[TowerTalk] US Tower: Broken cable, resolution?

D. Rodman, MD rodman@acsu.buffalo.edu
Tue, 28 Mar 2000 07:06:14 -0500 (EST)

Thanks to all readers who offered suggestions on the repair of my 589
tower last month.  I wanted to bring out some points in a second
discussion as the project is nearing resolution, or is it?

#1 Order cables from manufacturer.

The set of replacement cost roughly $300.  I received this in a week after
my phone call.  I was surprised to find NO documentation or explanation on
what cable went where.  The pull down and pull up were obvious.  The
others were almost identical in size and configuration.  Some were only
1/2 inch difference in size.  I did not pay too much attention to this as
the weather got bad again and I knew that absolutely no one would be
available to help me.  I kept calling US Tower and it took two weeks to
get a call back from Bruce.  Unfortunately, he did not have any
documentation for the cable lengths.  He gave me his cell phone number if
I needed help on the weekend and explained that step #1 is to remove the
pull down cable.  I phoned back the following Monday and asked the
secretary to FAX me the cable diagram or explanation of what goes where.

— DATASET EXCERPT —
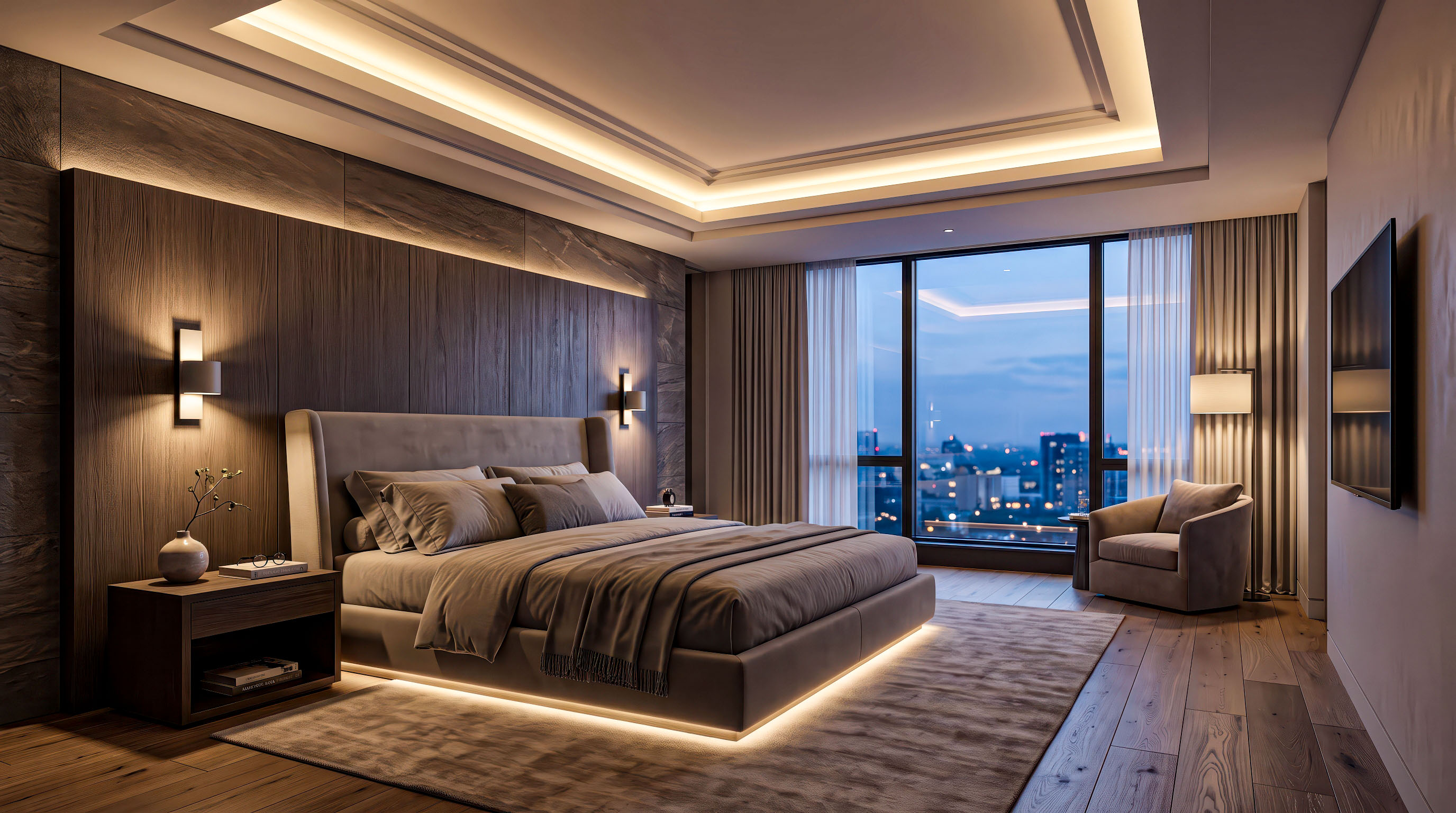 Bố trí đèn trang trí phòng ngủ nhỏ theo kỹ thuật xếp lớp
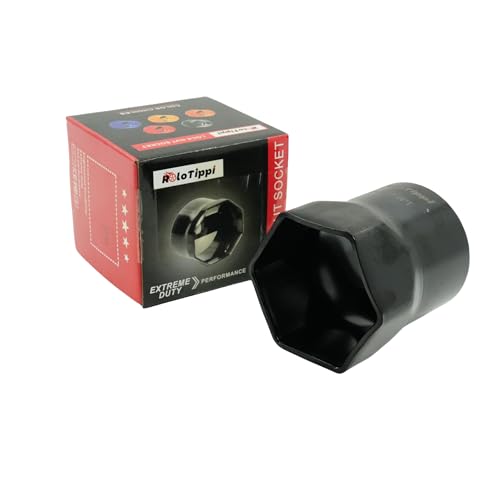 Image of 2-3 /4-Inch 6 Point Wheel Bearing Locknut Socket, 3 /4-Inch Drive, for Axle Nut Socket, Remove and Install Wheel Bearing Nuts, Carbon Steel, Powder-Coated (2-3 /4 inch 6PT, 3 /4 inch Drive)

— PROBLEM DESCRIPTION —
Answer from the tower repair post:
1. Roughly how much did the set of replacement cables cost?
2. How long did it take to get a call back from Bruce?
3. What did Bruce say is step #1?
The listing is unrelated to the tower repair post.

— ANSWER TO THIS TASK —
1. Roughly $300.
2. Two weeks.
3. Removing the pull down cable.